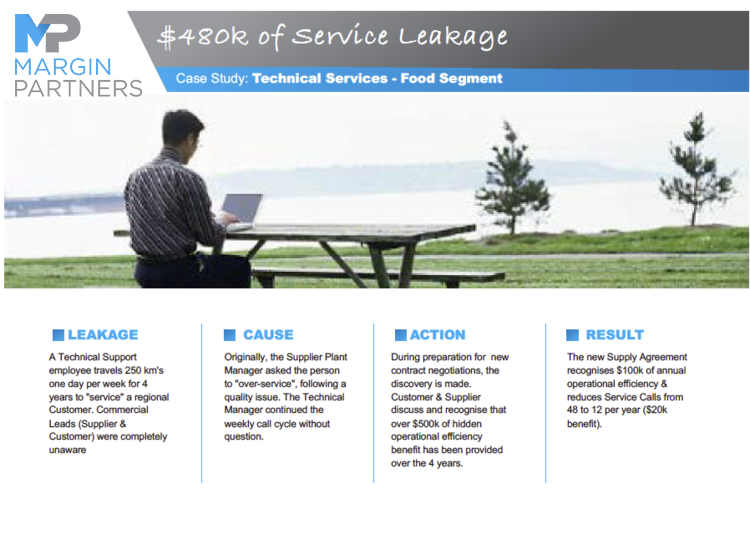 $480K of Service Leakage – Technical Services – Food Segment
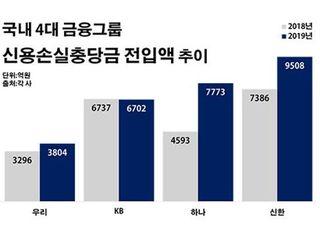 3조 육박한 4대 금융그룹 충당금…외부 감사 '타깃'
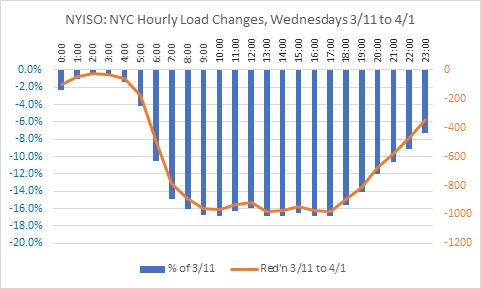 NYC Hourly Load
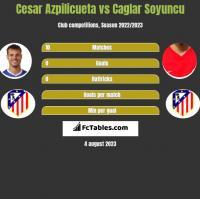 Cesar Azpilicueta vs Caglar Soyuncu h2h player stats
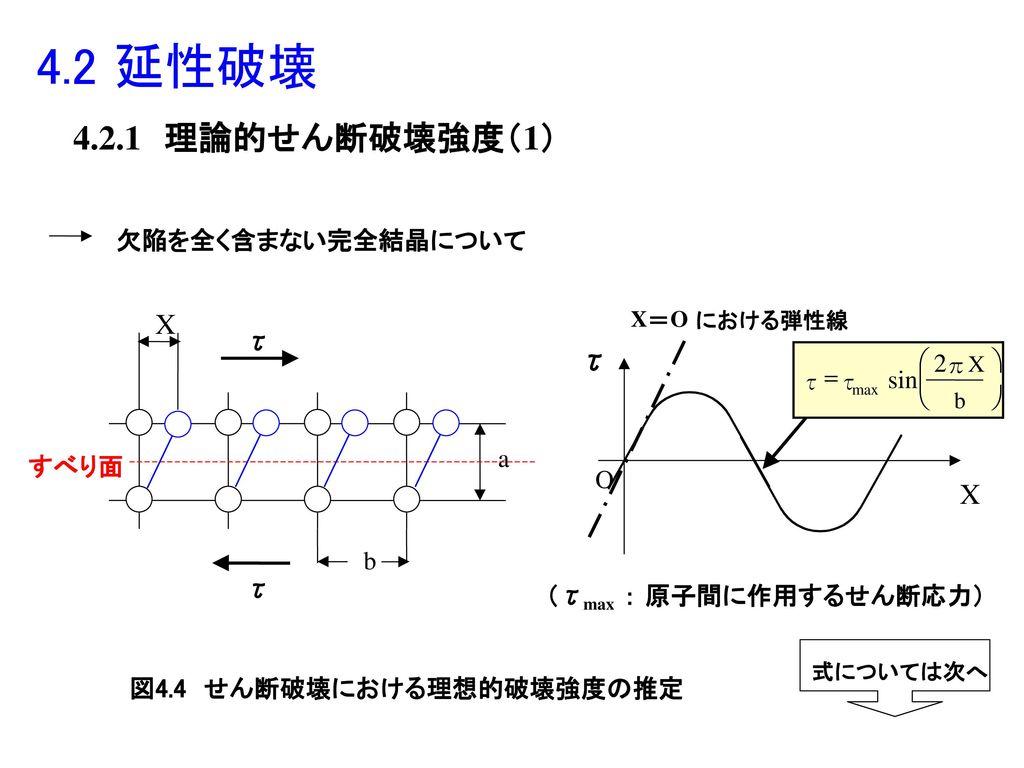 図4.4 せん断破壊における理想的破壊強度の推定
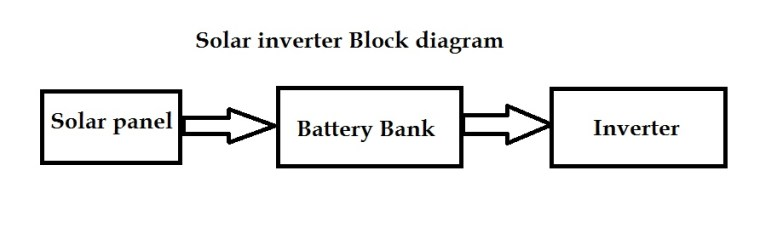 Solar inverter block diagram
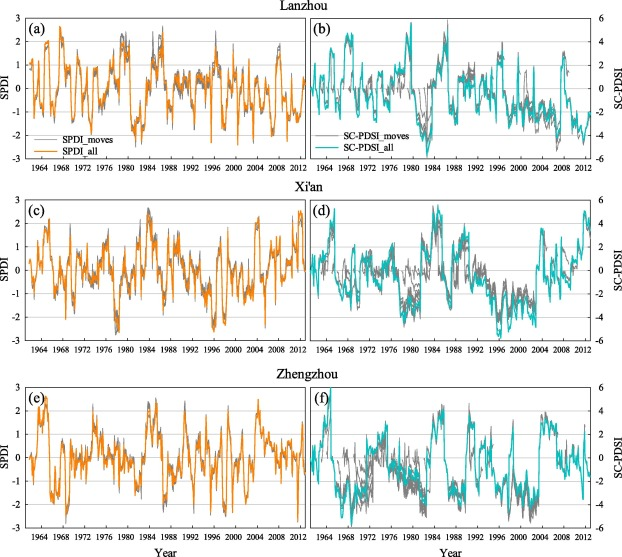 Sensitivity Analysis Of Standardization Procedures In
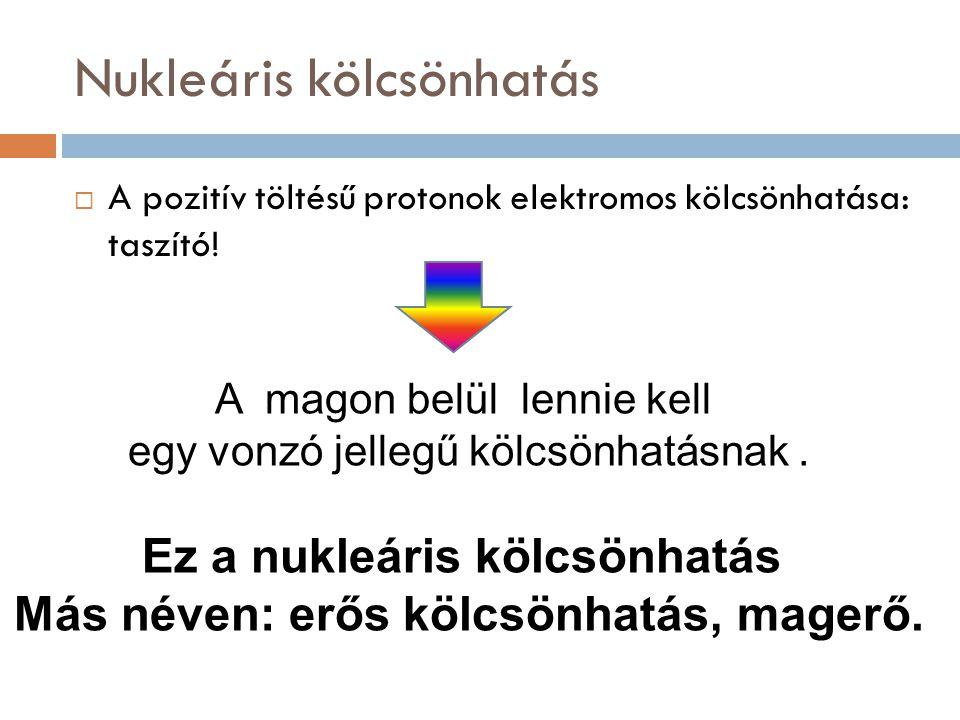 Nukleáris kölcsönhatás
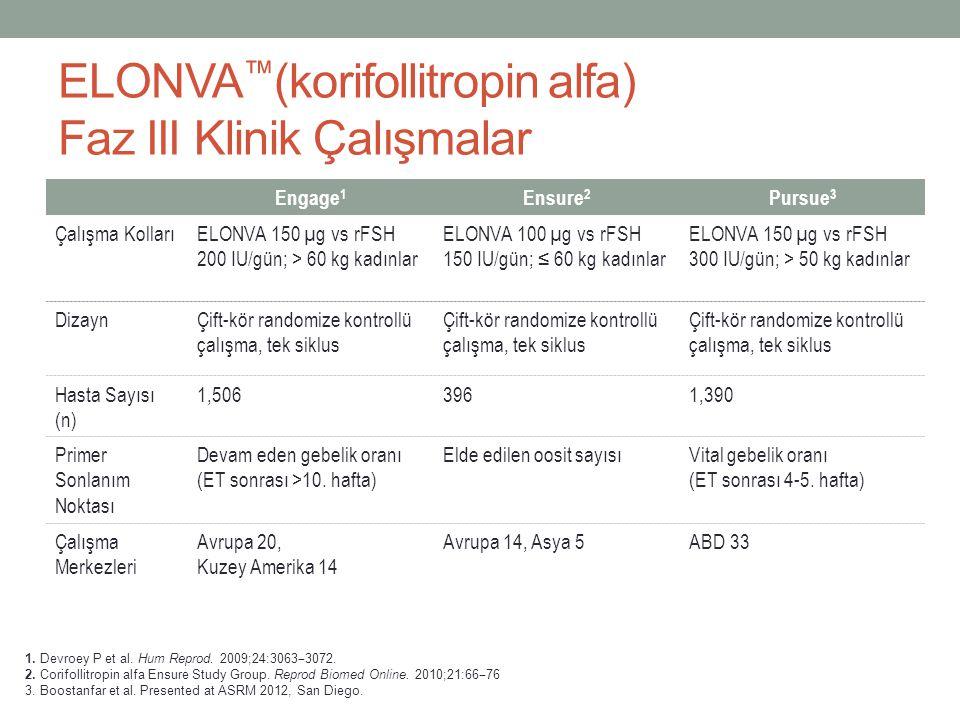 ELONVA ™ (korifollitropin alfa) Faz III Klinik Çalışmalar Engage 1 Ensure 2 Pursue 3 Çalışma KollarıELONVA 150 µg vs rFSH 200 IU/gün; > 60 kg kadınlar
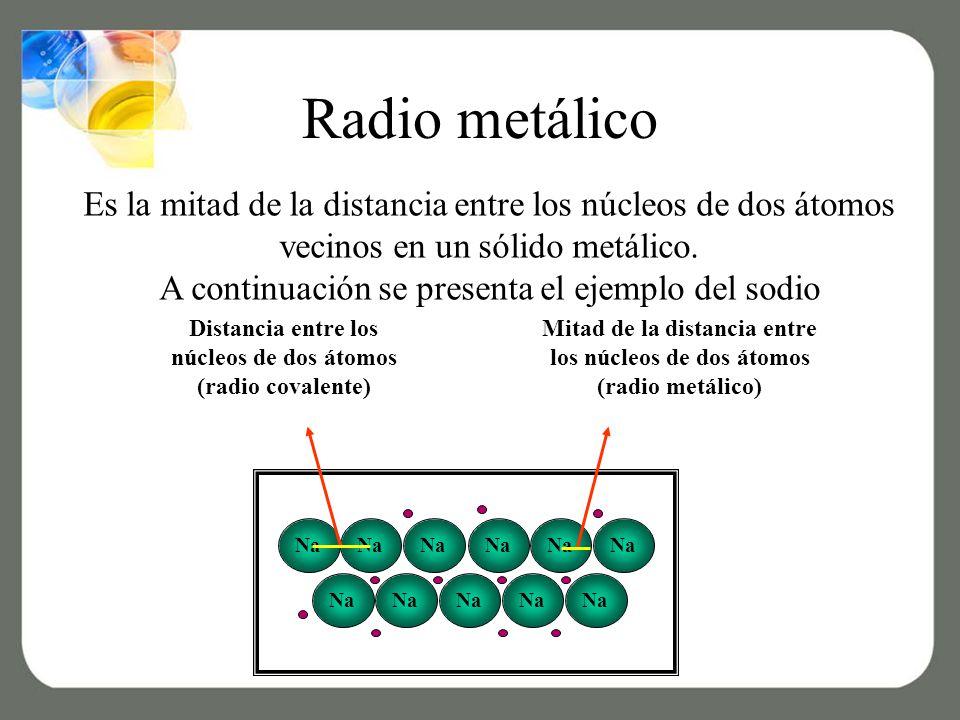 Es la mitad de la distancia entre los núcleos de dos átomos vecinos en un sólido metálico.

- - - - -

What to work on –
Copy out the material above in full and exactly, but with no pictures.

Answer to this task –
 $480K of Service Leakage – Technical Services – Food Segment
 3조 육박한 4대 금융그룹 충당금…외부 감사 '타깃'
 NYC Hourly Load
 Cesar Azpilicueta vs Caglar Soyuncu h2h player stats
 図4.4 せん断破壊における理想的破壊強度の推定
 Solar inverter block diagram
 Sensitivity Analysis Of Standardization Procedures In
 Nukleáris kölcsönhatás
 ELONVA ™ (korifollitropin alfa) Faz III Klinik Çalışmalar Engage 1 Ensure 2 Pursue 3 Çalışma KollarıELONVA 150 µg vs rFSH 200 IU/gün; > 60 kg kadınlar
 Es la mitad de la distancia entre los núcleos de dos átomos vecinos en un sólido metálico.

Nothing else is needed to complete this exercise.